2 Pizzagalli initially submitted its appeal of the April 3, 1997 decision letter to the Administrator rather than to the Board. As a result, the appeal was not actually filed with the Board until January 16, 1998. See Board's Order of Mar. 11, 1998. Under the regulations governing appeal of a conformance decision, an aggrieved party may file a petition for review "within a reasonable time." 29 C.F.R. §7.9(a) (1998). We note that the Administrator does not object to this appeal on timeliness grounds. Administrator's Statement in Opp. to Pet. for Rev. at 2 n.1. Under the specific circumstances of this case, we conclude that the appeal meets the "reasonable time" requirement of the regulations.

3 The pertinent regulation, Section 5.5(a)(1)(v), is a former regulation that was reinstated in November 1993 to replace the conformance regulation found at Section 5.5(a)(1)(ii). 58 Fed. Reg. 58954 (Nov. 5, 1993). At that time, Section 5.5(a)(1)(ii), which contains language regarding conformance of "helpers" under the DBA, was suspended indefinitely based on appropriations legislation prohibiting the expenditure of DOL funds to administer "helper" regulations. Id.; see 59 Fed. Reg. 1029 (Jan. 7, 1994). A final rule continuing the suspension of Section 5.5(a)(1)(ii) was published on December 30, 1996. 61 Fed. Reg. 68641 (Dec. 30, 1996); see 63 Fed. Reg. 61284 (Nov. 9, 1998).
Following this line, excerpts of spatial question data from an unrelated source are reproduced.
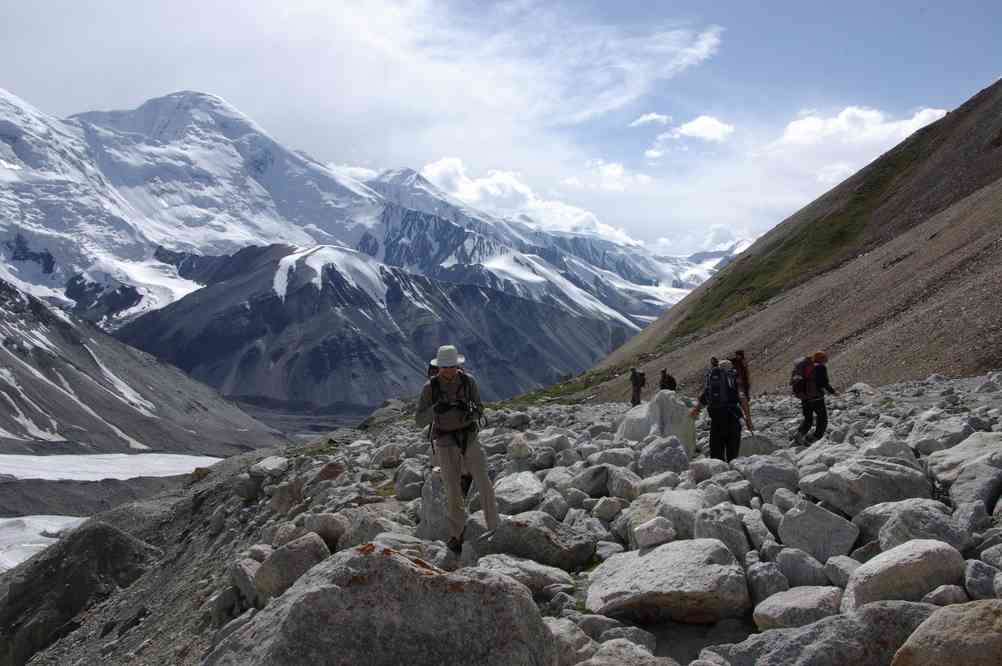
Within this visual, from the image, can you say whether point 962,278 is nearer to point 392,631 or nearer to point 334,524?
point 334,524

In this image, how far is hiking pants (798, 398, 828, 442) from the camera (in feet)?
57.9

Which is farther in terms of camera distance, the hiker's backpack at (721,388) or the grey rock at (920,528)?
the hiker's backpack at (721,388)

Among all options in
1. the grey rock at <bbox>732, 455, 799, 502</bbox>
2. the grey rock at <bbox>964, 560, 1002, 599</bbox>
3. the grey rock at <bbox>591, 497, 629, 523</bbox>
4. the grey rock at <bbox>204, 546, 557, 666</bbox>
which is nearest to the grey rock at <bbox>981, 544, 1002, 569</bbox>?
the grey rock at <bbox>964, 560, 1002, 599</bbox>

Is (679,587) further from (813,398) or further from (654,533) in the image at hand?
(813,398)

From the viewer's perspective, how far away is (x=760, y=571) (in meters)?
7.90

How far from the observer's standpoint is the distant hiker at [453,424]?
11.1 meters

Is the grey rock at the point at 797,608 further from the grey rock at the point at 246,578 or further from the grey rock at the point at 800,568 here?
the grey rock at the point at 246,578

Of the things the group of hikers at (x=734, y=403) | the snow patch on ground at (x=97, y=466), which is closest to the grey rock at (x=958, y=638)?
the group of hikers at (x=734, y=403)

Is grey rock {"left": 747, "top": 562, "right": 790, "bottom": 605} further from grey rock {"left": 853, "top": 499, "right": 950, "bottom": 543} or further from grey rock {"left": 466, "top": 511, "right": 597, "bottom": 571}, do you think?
grey rock {"left": 466, "top": 511, "right": 597, "bottom": 571}

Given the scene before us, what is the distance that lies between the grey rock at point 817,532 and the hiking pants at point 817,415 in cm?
939

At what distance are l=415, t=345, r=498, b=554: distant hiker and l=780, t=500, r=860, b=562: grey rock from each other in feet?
13.2

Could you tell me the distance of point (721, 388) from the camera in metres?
15.6

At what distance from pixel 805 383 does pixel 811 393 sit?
0.85 ft

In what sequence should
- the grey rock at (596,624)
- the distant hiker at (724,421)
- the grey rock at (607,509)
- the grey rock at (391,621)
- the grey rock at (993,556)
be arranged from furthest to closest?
the distant hiker at (724,421) < the grey rock at (607,509) < the grey rock at (596,624) < the grey rock at (993,556) < the grey rock at (391,621)
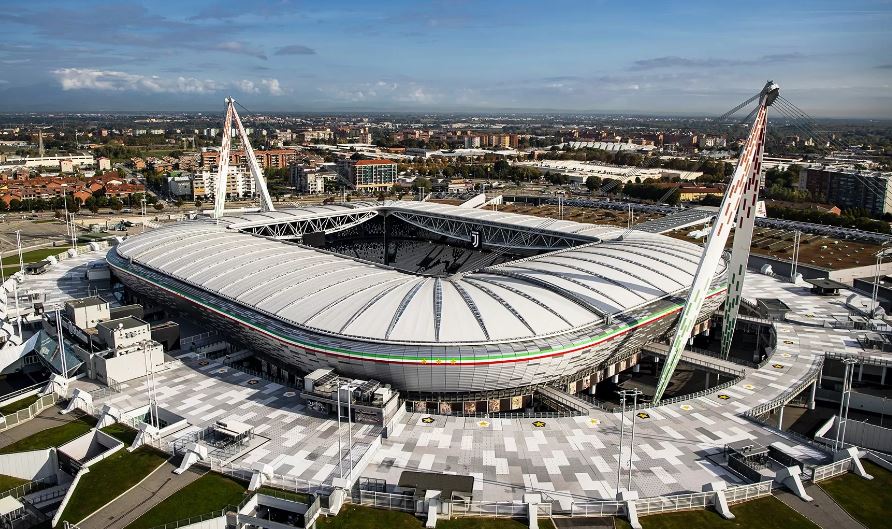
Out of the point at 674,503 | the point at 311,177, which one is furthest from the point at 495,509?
the point at 311,177

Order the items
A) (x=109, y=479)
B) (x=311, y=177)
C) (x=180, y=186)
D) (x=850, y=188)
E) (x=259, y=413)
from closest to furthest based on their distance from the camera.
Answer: (x=109, y=479), (x=259, y=413), (x=850, y=188), (x=180, y=186), (x=311, y=177)

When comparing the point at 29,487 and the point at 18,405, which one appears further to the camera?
the point at 18,405

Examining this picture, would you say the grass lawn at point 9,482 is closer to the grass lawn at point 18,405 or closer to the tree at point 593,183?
the grass lawn at point 18,405

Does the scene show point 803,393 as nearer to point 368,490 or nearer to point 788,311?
point 788,311

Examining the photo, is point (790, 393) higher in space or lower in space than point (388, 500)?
higher

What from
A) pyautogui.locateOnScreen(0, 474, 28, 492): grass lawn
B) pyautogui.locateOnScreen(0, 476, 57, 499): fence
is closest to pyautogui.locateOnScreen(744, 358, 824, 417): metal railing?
pyautogui.locateOnScreen(0, 476, 57, 499): fence

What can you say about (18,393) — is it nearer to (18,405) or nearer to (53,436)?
(18,405)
4 In support of its argument that a proper area practice survey was not conducted, Pizzagalli relies on an excerpt from the Department of Labor's manual regarding DBA enforcement which states that it "may be necessary" to examine local area practice in order to determine the proper classification of work performed under DBA contracts. Petitioner's Resp. to the Acting Administrator's Pet. Opposing Review at 3-4. Circumstances that have prompted the Administrator to conduct area practice surveys in connection with review of conformance requests include the following: in the course of a labor standards compliance investigation, In re J.A. Languet Const. Co., WAB Case No. 94-18, Apr. 27, 1995; in determining whether the laborer classification in the wage determination performed work of proposed TV/Grout technician, sewer cleaner operator and helper classifications, In re Inland Waters Pollution Control, Inc., WAB Case No. 94-12, Sept. 30, 1994; in determining whether wage determination's carpenter classification performed work of proposed drywall mechanic, In re More Drywall, Inc., WAB Case No. 90-20, Apr. 29, 1991. It is clear, however, that these inquiries are conducted at the discretion of the Acting Administrator, and Pizzagalli does not argue that the manual's "may be necessary" provision mandates that an area practice survey be conducted in connection with review of a conformance request.